An energy of $24.6\text{eV}$ is required to remove one of the electron from the ground state of a neutral helium atom. The energy $\left(\text{in eV}\right)$ required to remove both the electrons from the ground state of a neutral helium atom is:

• A. $79.0\text{eV}$
• B. $51.8\text{eV}$
• C. $49.2\text{eV}$
• D. $38.2\text{eV}$

Answer 1

The correct option is A $79.0\text{eV}$

The energy required to remove the first electron is given as, $E=24.6\text{eV}$

After the removal of first electron, Helium becomes hydrogen like atom $\left(H{e}^{+}\right)$.
$\therefore Z=2$ and $n=1$

So the energy of the remaining single electron is given by,

$E=\left(\frac{Z^2}{n^2}\right)(-13.6\text{eV})=\frac{-13.6\text{eV}\times 4}{1}=-54.4\text{eV}$

Negative sign indicates that the electron is bound to the nucleus.

Hence, an energy of $E_1=54.4\text{eV}$ is required to remove the second electron from the ground state of the neutral helium atom.

So, the total energy required,

$E=24.6\text{eV}+54.4\text{eV}=79\text{eV}$

Hence, option $\left(A\right)$ is correct.

Why this Question?
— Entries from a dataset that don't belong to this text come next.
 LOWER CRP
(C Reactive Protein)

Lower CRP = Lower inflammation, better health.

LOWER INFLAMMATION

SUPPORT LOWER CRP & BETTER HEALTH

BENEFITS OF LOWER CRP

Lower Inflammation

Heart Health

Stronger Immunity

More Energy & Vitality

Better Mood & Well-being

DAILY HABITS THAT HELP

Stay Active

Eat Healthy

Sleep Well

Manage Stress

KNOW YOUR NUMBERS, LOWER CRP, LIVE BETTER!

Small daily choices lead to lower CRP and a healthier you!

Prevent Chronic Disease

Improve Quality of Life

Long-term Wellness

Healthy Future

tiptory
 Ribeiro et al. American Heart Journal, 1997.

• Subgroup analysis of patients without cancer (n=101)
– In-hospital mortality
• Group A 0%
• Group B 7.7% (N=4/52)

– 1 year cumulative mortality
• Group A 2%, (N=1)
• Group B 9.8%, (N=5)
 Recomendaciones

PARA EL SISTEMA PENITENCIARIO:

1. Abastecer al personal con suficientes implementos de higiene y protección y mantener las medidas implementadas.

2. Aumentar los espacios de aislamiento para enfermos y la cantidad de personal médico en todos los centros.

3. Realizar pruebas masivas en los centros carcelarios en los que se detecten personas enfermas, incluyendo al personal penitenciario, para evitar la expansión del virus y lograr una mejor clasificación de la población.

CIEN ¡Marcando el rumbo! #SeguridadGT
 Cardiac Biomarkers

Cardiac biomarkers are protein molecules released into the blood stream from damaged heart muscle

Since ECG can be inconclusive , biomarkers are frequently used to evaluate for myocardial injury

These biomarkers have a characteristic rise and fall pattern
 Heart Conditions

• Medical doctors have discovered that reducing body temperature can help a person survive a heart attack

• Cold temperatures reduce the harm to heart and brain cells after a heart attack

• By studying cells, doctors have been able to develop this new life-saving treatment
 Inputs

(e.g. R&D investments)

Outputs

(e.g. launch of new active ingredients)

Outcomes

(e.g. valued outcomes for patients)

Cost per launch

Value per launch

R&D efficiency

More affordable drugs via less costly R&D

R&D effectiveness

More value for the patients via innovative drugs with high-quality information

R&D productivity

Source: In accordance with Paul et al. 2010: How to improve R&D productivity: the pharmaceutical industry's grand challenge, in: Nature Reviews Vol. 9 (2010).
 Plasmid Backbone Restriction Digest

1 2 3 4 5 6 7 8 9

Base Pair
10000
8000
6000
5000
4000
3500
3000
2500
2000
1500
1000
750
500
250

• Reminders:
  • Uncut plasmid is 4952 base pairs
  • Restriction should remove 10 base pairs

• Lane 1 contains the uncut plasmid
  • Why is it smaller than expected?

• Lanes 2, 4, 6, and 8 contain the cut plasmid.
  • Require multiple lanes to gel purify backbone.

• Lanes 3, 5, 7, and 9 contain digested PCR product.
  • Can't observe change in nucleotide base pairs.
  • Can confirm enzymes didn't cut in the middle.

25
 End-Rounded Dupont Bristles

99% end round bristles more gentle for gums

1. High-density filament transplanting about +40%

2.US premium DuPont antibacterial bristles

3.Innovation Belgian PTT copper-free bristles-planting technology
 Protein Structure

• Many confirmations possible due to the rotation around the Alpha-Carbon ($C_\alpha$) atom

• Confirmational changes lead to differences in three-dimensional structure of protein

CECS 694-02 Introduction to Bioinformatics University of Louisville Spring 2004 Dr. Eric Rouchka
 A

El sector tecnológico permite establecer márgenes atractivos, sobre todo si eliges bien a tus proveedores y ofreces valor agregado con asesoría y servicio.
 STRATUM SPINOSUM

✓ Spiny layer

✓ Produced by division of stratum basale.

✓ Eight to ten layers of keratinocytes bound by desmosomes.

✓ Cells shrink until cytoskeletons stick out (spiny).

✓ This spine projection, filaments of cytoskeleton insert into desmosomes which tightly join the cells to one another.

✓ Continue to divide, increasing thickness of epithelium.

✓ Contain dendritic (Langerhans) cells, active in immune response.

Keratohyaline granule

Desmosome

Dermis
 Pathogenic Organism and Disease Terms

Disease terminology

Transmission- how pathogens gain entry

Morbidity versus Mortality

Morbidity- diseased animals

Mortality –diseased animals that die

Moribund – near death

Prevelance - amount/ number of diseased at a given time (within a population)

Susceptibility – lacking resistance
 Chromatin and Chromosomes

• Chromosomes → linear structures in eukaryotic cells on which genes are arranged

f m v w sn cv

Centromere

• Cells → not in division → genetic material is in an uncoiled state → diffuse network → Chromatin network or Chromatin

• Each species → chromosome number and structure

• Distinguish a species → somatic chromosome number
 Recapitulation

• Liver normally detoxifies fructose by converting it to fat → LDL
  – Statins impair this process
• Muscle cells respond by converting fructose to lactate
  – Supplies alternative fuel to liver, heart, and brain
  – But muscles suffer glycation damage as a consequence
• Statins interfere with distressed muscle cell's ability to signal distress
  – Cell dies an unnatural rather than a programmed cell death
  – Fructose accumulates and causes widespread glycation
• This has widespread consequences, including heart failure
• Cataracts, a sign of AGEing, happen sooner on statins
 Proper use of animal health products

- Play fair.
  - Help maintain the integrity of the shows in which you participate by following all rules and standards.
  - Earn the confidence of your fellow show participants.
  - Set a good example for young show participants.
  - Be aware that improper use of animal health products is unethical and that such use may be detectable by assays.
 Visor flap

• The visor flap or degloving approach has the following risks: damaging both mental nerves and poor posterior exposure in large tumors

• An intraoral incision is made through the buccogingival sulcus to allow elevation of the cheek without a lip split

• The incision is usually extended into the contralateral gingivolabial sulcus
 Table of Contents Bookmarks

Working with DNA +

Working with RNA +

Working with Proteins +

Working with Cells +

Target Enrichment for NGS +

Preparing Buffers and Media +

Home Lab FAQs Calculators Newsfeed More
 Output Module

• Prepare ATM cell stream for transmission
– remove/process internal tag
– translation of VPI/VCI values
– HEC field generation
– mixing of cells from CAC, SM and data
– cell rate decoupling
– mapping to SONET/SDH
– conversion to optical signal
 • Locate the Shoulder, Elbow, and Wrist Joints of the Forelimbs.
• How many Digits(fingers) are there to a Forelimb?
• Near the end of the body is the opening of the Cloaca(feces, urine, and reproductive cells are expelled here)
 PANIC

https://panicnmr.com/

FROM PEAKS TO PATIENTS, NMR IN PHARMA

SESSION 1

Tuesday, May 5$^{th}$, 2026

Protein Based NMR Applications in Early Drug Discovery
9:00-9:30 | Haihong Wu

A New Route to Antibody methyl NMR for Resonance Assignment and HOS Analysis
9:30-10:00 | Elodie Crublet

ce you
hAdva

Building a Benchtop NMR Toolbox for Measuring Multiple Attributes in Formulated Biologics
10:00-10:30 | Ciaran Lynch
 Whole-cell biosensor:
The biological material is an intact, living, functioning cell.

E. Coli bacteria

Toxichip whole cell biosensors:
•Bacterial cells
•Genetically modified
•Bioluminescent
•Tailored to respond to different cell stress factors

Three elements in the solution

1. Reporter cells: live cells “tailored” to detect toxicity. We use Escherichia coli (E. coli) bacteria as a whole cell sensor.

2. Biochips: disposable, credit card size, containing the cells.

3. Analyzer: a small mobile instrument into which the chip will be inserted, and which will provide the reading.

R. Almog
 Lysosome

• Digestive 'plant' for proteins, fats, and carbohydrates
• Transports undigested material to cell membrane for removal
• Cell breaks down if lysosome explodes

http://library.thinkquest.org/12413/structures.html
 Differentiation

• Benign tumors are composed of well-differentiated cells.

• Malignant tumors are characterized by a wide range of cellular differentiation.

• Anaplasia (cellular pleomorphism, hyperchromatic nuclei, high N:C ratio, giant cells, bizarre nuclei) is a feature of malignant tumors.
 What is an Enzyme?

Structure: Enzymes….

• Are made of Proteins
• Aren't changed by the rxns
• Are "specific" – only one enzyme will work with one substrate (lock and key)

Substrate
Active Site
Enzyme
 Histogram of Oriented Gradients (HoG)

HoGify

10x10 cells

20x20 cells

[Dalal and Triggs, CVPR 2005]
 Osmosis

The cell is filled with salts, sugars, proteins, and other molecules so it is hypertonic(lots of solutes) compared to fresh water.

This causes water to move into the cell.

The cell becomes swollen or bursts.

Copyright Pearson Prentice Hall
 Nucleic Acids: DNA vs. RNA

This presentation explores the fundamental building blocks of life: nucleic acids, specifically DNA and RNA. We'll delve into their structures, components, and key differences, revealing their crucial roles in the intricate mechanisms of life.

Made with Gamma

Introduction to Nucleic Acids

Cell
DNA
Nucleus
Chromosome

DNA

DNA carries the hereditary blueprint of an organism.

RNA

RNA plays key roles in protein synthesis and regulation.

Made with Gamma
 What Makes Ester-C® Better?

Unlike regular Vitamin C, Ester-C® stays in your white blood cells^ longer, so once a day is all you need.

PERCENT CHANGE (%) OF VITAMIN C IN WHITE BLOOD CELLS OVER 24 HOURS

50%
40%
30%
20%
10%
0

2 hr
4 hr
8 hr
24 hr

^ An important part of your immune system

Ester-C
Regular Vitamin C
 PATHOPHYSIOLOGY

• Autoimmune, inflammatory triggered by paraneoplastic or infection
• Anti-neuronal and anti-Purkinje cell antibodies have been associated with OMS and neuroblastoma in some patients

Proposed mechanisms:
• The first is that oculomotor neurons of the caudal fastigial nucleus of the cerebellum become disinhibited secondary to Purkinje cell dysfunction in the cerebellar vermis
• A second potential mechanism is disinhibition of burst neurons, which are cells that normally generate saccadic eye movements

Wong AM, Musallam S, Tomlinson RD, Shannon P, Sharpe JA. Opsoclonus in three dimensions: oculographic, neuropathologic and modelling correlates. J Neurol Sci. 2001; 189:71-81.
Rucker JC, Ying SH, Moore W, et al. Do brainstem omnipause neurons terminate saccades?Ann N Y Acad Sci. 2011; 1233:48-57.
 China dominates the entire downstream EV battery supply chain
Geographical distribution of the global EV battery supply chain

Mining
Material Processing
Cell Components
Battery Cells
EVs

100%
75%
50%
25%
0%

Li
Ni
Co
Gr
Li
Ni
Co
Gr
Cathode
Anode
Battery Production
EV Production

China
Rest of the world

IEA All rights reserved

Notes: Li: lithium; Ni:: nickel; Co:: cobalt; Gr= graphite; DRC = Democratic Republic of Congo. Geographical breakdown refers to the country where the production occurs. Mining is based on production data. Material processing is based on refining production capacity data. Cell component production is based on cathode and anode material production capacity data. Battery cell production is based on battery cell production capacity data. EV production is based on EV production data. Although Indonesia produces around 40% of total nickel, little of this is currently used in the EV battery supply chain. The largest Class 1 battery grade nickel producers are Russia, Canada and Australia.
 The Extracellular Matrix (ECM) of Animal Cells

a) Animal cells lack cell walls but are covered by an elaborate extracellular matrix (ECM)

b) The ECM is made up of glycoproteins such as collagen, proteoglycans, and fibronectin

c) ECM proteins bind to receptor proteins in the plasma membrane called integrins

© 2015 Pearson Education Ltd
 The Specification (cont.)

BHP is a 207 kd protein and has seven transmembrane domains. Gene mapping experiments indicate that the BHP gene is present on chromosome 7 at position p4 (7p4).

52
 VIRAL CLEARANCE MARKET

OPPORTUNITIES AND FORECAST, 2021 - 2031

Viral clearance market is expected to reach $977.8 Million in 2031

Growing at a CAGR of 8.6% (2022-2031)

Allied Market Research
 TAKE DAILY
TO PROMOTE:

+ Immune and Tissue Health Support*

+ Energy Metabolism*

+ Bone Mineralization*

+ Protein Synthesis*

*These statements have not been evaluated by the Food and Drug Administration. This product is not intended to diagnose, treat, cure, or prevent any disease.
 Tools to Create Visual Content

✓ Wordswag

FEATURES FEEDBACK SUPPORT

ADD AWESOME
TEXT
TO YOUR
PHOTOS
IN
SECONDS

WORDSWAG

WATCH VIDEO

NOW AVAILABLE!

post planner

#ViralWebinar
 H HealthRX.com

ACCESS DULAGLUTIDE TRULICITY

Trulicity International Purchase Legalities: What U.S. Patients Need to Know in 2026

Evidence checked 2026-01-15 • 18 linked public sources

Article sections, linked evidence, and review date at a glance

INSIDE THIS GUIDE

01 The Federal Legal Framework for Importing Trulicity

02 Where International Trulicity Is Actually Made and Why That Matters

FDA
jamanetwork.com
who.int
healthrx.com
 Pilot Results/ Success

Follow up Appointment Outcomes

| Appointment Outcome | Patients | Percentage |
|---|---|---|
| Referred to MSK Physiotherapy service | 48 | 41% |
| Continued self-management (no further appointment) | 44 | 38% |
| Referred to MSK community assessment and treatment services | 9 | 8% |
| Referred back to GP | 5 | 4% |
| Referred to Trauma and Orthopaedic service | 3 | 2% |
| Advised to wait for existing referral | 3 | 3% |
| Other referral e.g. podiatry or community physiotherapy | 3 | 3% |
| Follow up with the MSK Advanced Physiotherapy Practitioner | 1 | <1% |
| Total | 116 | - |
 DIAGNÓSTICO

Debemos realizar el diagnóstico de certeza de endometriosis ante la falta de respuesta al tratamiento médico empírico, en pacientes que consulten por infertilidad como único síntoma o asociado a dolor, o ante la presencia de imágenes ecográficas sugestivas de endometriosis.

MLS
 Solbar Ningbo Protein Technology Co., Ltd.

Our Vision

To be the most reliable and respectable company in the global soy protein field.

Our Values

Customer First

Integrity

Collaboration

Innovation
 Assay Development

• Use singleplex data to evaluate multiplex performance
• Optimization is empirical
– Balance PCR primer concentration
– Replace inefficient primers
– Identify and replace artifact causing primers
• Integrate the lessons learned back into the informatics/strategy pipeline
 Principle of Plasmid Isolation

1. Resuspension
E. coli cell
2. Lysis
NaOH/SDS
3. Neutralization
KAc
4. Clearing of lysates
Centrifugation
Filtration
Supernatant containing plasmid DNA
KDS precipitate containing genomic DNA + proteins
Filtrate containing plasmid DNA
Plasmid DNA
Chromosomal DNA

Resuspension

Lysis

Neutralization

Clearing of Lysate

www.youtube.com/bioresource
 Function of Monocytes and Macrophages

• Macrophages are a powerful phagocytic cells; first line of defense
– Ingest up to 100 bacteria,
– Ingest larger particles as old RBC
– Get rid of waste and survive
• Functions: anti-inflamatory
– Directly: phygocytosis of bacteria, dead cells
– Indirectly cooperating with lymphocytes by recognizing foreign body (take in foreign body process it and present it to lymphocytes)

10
Note: 1. The energy of electrons revolving around the nucleus is taken as negative because it is bounded due to attractive forces between electron and nucleus. 2. The attractive forces are always taken as negative while the repulsive forces are taken as positive. The energy required to pull an electron out of the atom is positive.